Michael O'Neill, CEO of Broadcast Music Inc. and a CEO Lecture Series speaker, on the challenges for artists in the digital age

Michael O'Neill
Michael O'Neill, Broadcast Music Inc. CEO and Rutgers MBA alumnus.
Photo: Broadcast Music Inc

 

In 1994, when he was being recruited to join Broadcast Music Inc., Michael O’Neill was asked what he knew about the music industry.

"I love music," he told then CEO Frances Preston, "but I don’t write music, and I don’t play an instrument."

What O’Neill knew was the broadcasting business and Preston, as it turned out, was looking for someone who could help BMI increase revenues from the cable companies, television and radio stations that paid BMI to play the music of its songwriters and composers. He could learn the music industry, Preston assured him.

To O’Neill, a Rutgers MBA alumnus, that sounded exciting and challenging enough to leave his job at CBS, where he had started out using his finance skills to help put together the network’s sports programming deals.

"I came for a year," O’Neill said, chuckling. "I came for the challenge."

In 2013, after nearly 20 years at BMI, O’Neill became chief executive officer and added the title of president almost a year later. He returned to Rutgers Business School in March as featured speaker at the CEO Lecture Series.

O’Neill addressed the changing landscape of the music industry and the challenges of making money for songwriters and composers during the digital age, when access to music is easy – and usually free.

"While the industry has changed, what hasn’t changed are the songwriters that we represent. They are the smallest entrepreneurs in the world,” he said. "The Internet has this whole concept of free, but for the songwriter that doesn’t work, so how do we get businesses to step up and pay for it?”

For O’Neill, it has meant testifying before Congress over copyright laws, which he did six months after becoming CEO, and going to court to fight (repeatedly) for fees that provide fair compensation to songwriters.

In the music industry, BMI is an icon. The company, which started in 1939, is credited with bringing jazz and country music into the mainstream by getting musicians air time on radio stations. While recording companies are bigger and often better known to the public, a performing rights organization like Broadcast Music Inc. is integral to keeping songwriters, composers and publishers in business and creating new music.

The company, which operates as a not-for-profit, reported revenues of $977 million last year and distributed more than $840 million to its songwriters -- the highest revenues and royalty distributions in the company's history.

On its website, BMI describes itself as an advocate for the value of music. To get a sense of what that entails, consider this: Its repertoire consists of an estimated 8.5 million musical works created and owned by more than 650,000 songwriters, composers and publishers.

BMI’s business is also about understanding the changing tastes of listeners, identifying what is likely to emerge as the next popular genre. It works to nurture musical talent and to maintain the right mix of songs and songwriters to offer to movie companies, radio stations – and Pandora. But the changes wrought by the Internet are huge issues for the industry – and BMI.

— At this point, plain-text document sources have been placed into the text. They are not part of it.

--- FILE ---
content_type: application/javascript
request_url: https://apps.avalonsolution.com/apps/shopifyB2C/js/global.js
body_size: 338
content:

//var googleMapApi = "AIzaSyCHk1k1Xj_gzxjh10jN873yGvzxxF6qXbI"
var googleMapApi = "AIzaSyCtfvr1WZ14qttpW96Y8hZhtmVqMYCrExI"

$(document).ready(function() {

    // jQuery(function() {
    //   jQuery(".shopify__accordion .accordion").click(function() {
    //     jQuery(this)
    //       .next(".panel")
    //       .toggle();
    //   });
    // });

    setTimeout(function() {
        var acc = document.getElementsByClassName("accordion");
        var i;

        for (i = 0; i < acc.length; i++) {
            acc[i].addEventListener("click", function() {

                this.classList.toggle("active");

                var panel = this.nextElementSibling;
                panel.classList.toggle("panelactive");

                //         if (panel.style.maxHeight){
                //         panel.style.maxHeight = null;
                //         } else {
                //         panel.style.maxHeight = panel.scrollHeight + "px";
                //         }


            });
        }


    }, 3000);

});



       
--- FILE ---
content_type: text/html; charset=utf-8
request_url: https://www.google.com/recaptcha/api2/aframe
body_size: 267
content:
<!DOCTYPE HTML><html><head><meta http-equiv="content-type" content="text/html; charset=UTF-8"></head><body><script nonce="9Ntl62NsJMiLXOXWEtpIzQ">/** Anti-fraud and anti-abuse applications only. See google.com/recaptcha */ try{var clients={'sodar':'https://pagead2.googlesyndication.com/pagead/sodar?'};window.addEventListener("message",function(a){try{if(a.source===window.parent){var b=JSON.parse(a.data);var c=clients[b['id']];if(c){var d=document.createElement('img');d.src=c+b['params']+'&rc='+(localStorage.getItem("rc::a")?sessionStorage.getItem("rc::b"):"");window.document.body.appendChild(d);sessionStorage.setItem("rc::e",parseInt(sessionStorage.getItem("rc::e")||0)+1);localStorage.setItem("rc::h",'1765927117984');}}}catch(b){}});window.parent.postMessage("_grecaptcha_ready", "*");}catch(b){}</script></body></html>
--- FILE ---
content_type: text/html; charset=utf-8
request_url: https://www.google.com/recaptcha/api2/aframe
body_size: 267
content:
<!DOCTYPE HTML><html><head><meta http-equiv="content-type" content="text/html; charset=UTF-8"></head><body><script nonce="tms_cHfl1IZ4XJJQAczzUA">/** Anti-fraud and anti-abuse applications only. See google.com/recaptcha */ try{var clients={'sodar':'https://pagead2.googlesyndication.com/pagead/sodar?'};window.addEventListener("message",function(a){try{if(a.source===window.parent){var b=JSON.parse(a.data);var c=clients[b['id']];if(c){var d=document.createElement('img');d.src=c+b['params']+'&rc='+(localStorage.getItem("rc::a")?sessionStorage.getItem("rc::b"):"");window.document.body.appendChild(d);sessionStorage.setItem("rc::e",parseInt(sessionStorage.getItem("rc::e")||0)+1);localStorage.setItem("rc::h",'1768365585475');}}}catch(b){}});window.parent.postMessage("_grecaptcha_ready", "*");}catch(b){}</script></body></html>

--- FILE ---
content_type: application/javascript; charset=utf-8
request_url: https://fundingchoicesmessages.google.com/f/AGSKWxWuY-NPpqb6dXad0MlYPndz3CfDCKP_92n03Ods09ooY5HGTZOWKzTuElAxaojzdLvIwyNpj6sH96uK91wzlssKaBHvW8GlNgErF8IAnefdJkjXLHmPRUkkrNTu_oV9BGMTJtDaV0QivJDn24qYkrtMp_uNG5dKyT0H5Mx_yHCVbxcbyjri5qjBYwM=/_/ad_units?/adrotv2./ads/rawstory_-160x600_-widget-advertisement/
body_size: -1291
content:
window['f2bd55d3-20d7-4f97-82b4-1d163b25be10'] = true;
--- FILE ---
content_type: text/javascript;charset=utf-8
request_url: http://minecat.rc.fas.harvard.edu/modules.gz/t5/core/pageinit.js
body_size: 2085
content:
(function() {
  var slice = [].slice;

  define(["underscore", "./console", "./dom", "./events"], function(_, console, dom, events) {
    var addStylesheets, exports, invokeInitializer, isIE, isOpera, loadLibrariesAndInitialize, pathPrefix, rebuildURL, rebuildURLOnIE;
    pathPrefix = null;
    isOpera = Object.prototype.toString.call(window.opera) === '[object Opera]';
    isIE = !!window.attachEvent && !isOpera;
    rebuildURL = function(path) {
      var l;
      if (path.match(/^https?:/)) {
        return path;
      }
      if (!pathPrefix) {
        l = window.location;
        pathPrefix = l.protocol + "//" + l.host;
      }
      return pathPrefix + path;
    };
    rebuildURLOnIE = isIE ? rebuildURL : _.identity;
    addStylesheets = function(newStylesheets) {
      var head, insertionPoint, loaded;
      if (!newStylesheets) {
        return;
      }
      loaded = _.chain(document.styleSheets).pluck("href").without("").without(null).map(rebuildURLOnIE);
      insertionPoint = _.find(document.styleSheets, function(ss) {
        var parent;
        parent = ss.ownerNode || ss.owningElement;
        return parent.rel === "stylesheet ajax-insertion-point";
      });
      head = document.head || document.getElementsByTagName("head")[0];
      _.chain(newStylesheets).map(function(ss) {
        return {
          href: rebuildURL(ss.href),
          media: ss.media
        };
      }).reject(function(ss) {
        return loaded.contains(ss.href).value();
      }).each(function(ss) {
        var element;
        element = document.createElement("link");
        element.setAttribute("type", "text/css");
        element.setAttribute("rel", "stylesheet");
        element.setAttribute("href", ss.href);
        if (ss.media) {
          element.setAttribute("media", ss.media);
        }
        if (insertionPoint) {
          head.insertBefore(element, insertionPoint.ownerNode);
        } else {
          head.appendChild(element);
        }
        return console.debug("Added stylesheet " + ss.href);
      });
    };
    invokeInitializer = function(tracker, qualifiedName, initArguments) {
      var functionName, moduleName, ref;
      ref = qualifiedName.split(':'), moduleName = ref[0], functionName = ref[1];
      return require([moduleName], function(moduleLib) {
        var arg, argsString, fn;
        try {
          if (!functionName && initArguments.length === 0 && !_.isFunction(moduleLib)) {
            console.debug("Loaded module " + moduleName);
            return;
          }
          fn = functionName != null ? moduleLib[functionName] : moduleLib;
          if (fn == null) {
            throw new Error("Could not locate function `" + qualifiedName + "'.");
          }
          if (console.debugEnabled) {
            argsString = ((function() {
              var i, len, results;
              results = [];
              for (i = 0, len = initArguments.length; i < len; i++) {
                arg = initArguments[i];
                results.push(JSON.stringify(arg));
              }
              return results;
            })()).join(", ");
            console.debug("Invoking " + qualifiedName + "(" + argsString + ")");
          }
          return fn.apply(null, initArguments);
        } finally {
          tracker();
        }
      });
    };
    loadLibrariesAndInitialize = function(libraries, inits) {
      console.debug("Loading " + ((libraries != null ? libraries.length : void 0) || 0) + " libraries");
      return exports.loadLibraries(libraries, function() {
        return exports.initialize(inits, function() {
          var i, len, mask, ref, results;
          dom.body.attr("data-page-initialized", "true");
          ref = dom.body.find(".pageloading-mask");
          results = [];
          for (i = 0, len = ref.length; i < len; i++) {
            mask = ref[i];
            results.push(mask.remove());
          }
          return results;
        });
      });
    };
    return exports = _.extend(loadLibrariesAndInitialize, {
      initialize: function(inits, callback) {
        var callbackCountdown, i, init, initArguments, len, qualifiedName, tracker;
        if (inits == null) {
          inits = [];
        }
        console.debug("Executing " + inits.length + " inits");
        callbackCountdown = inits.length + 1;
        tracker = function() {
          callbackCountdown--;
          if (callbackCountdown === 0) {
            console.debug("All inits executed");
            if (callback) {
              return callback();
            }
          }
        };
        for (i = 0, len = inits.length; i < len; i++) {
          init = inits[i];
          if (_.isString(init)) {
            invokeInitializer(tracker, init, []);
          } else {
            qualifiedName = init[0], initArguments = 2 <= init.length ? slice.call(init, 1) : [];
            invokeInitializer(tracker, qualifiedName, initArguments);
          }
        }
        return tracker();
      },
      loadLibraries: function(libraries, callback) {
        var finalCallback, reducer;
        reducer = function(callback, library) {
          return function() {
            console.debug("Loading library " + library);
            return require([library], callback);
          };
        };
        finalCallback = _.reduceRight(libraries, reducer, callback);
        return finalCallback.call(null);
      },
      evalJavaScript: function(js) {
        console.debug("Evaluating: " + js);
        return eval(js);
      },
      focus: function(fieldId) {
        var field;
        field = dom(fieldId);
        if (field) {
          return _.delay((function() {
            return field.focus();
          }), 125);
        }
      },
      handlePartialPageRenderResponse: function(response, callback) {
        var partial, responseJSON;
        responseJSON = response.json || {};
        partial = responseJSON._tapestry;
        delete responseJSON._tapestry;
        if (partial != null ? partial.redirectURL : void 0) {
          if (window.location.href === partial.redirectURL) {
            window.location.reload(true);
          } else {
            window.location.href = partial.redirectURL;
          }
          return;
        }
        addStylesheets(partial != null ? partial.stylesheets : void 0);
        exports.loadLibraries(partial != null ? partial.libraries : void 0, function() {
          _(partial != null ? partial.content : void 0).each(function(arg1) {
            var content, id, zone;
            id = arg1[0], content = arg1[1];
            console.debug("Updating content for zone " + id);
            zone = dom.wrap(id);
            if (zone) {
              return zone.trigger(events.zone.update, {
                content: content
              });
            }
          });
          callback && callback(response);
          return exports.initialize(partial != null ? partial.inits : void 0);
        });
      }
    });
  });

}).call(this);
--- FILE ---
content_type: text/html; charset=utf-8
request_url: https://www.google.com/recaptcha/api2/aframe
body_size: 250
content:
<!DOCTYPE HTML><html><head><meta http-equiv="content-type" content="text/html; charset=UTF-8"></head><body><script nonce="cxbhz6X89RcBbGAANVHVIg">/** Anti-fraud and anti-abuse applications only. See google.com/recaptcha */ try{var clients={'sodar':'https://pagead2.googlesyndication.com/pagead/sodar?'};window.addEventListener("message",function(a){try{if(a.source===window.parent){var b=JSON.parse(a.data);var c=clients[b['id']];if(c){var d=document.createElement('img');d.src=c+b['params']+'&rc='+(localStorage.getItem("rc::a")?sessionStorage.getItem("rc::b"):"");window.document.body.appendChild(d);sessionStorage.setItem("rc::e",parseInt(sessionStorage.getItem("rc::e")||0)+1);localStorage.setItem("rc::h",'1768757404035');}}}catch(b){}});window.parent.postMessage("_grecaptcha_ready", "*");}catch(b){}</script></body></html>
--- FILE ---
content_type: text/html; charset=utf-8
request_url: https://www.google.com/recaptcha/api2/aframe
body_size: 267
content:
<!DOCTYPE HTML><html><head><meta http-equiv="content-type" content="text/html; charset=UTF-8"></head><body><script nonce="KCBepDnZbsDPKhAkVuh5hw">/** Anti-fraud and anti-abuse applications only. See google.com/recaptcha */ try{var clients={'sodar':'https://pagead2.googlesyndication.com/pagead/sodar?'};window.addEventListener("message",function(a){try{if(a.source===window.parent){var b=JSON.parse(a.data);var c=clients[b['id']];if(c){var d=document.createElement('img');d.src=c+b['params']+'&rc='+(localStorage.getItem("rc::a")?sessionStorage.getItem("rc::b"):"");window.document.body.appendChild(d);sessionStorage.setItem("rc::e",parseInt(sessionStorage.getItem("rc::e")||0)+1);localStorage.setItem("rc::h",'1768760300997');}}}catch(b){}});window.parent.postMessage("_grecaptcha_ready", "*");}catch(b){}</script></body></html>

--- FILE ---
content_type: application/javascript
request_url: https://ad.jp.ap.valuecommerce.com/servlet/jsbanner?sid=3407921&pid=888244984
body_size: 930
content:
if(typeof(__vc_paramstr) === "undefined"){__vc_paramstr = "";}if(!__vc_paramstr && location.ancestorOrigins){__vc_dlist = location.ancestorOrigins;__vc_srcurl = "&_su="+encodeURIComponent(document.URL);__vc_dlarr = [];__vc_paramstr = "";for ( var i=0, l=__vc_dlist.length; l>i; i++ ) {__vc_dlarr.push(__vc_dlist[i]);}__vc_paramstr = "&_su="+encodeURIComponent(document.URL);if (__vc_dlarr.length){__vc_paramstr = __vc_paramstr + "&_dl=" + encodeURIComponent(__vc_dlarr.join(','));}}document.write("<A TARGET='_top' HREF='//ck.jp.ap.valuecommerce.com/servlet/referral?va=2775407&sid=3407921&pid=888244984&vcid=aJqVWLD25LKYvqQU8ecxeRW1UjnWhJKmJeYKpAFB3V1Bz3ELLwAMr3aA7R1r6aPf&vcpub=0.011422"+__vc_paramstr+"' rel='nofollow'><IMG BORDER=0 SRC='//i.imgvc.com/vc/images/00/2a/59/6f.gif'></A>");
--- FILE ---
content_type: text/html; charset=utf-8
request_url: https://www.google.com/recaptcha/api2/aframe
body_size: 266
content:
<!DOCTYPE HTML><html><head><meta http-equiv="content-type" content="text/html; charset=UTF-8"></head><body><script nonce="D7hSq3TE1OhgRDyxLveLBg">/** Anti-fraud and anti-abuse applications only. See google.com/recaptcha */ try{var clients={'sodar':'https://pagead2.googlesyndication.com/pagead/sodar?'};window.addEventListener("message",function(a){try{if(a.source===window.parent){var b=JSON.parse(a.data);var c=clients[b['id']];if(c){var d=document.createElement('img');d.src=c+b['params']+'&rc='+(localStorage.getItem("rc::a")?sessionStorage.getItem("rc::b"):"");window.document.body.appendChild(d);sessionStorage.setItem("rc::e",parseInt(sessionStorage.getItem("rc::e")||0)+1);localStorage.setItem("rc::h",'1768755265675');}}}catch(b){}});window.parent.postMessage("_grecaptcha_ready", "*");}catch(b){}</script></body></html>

"Consumers don’t have to pay for access to music and that has thrown the industry into a tizzy," O’Neill said. "How do you manage through the chaos and make money for the songwriters and keep your employees motivated."

O’Neill, who grew up in Oceanport, N.J., studied business administration as an undergraduate at Montclair University. He decided to pursue his MBA on the advice of his father, who earned his college degree by attending classes at night and later went on to become a vice president at Exxon.

His father told him a college degree was no longer enough if he wanted to run a company, so O’Neill spent two years working in the accounting department of a pipe manufacturer in Harrison and then went for his MBA, concentrating his studies in finance and marketing.

The job at CBS, he said, was a key move in his career. When he was first offered it, he said he was disappointed that it emphasized finance rather than marketing.

"I was blessed in the sense that I wasn’t afraid to take the job in finance. I thought I could always move into sales and then marketing," he said. "If I hadn’t been open to trying it, I would have missed a great opportunity.”

O’Neill said the position of chief executive at BMI started looking like a possibility in 2010. "I had been running the whole licensing group at the time. I had been given responsibility for the writer-publisher group, which is the creative side, as well as distribution," he said.

"To me, it was like the company was telling me I could do it,” he said. "They were giving me these huge areas of responsibility and saying, let’s see how you run with it."